Task objective:
Give the listing below again exactly, but without any of its pictures.
━━━━━━━━━━━━━━━━━━━━━━━━━━━━━━
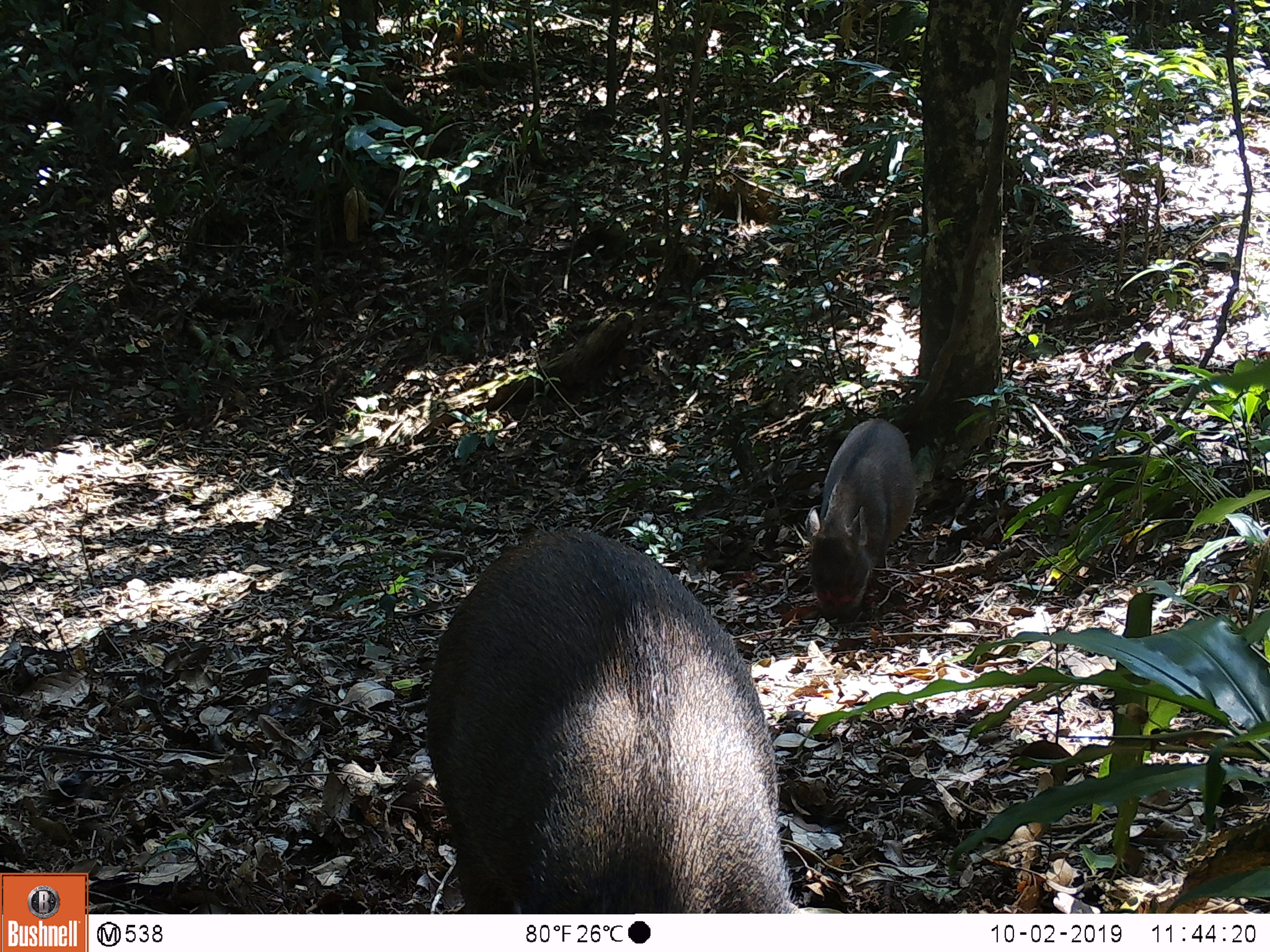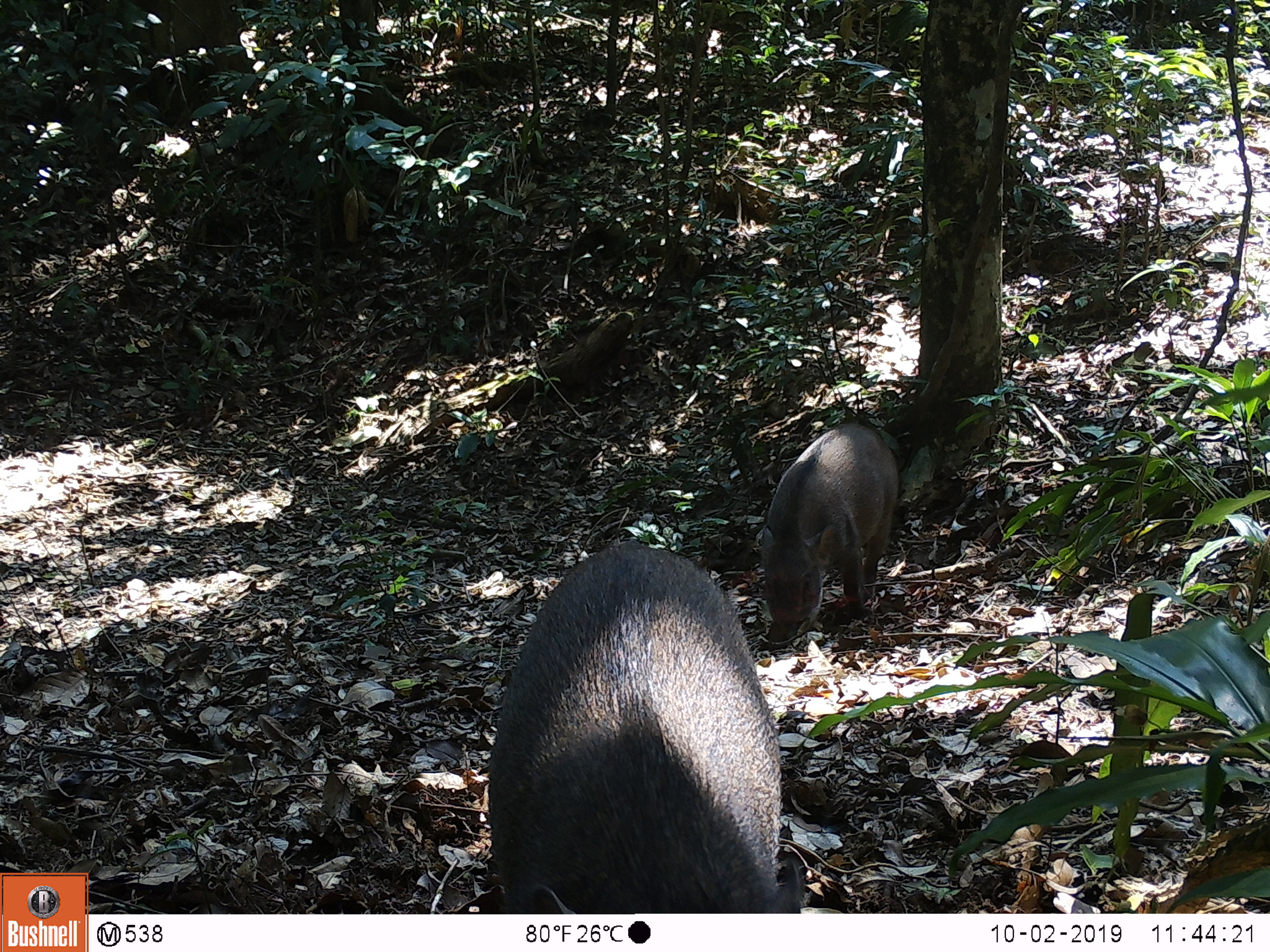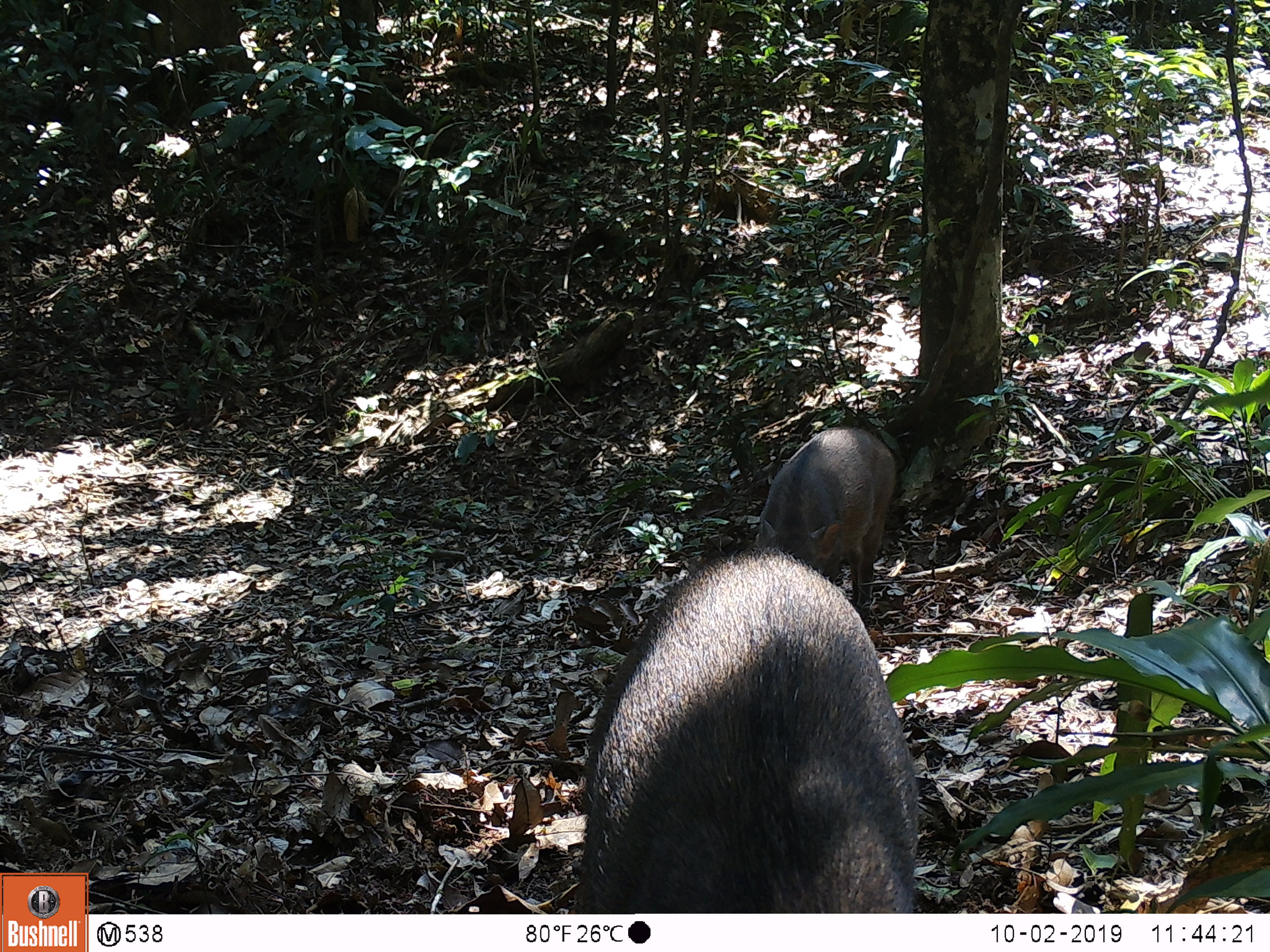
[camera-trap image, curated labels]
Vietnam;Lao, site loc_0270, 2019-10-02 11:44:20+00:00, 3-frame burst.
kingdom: Animalia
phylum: Chordata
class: Mammalia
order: Artiodactyla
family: Suidae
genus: Sus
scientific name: Sus scrofa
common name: eurasian wild pig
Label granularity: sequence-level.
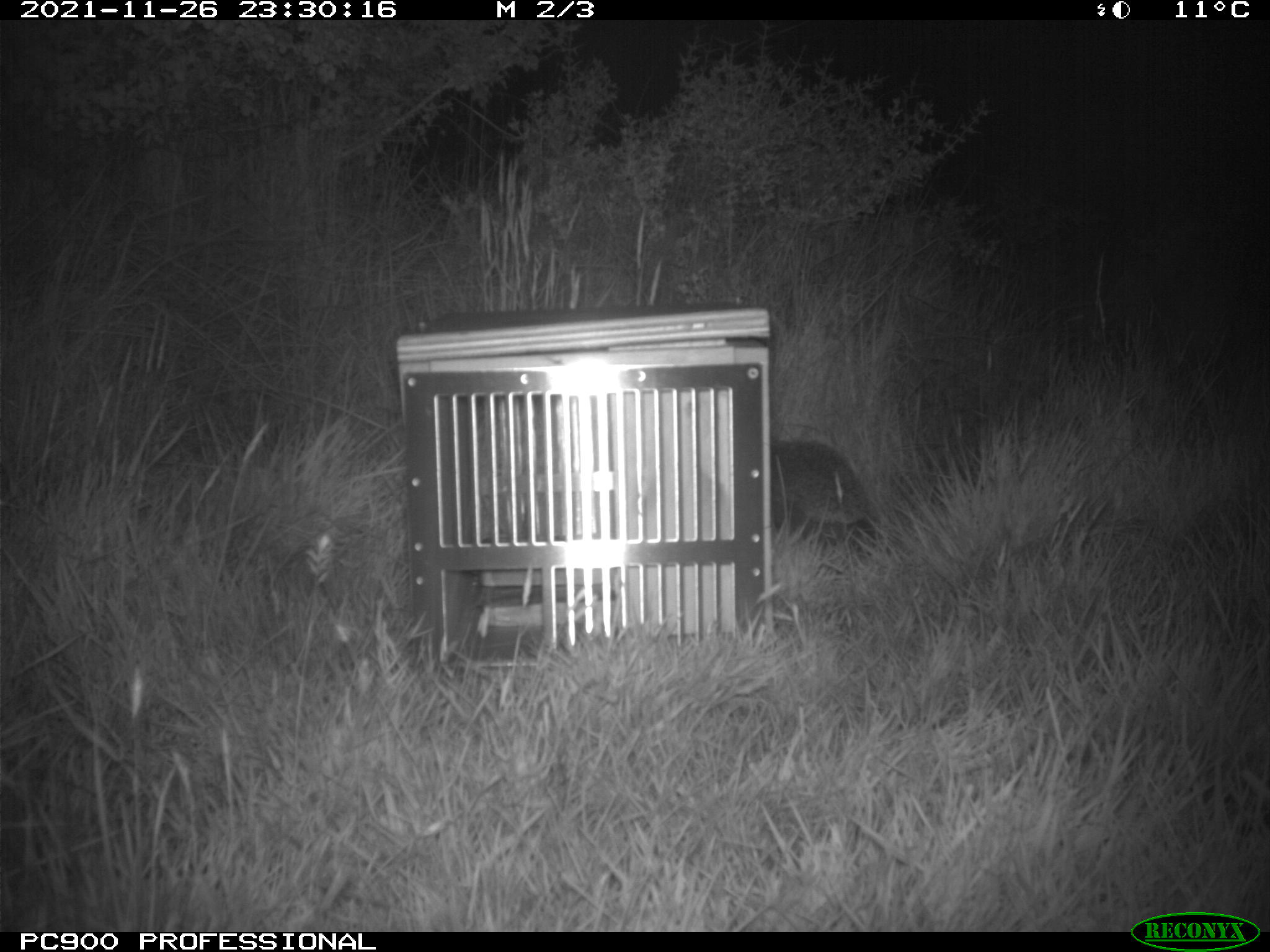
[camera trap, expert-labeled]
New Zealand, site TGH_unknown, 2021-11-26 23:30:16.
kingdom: Animalia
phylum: Chordata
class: Mammalia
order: Eulipotyphla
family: Erinaceidae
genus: Erinaceus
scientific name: Erinaceus europaeus europaeus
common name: european hedgehog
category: hedgehog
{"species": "hedgehog (european hedgehog) (Erinaceus europaeus europaeus)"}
━━━━━━━━━━━━━━━━━━━━━━━━━━━━━━
Solution to this task:
[camera-trap image, curated labels]
Vietnam;Lao, site loc_0270, 2019-10-02 11:44:20+00:00, 3-frame burst.
kingdom: Animalia
phylum: Chordata
class: Mammalia
order: Artiodactyla
family: Suidae
genus: Sus
scientific name: Sus scrofa
common name: eurasian wild pig
Label granularity: sequence-level.
[camera trap, expert-labeled]
New Zealand, site TGH_unknown, 2021-11-26 23:30:16.
kingdom: Animalia
phylum: Chordata
class: Mammalia
order: Eulipotyphla
family: Erinaceidae
genus: Erinaceus
scientific name: Erinaceus europaeus europaeus
common name: european hedgehog
category: hedgehog
{"species": "hedgehog (european hedgehog) (Erinaceus europaeus europaeus)"}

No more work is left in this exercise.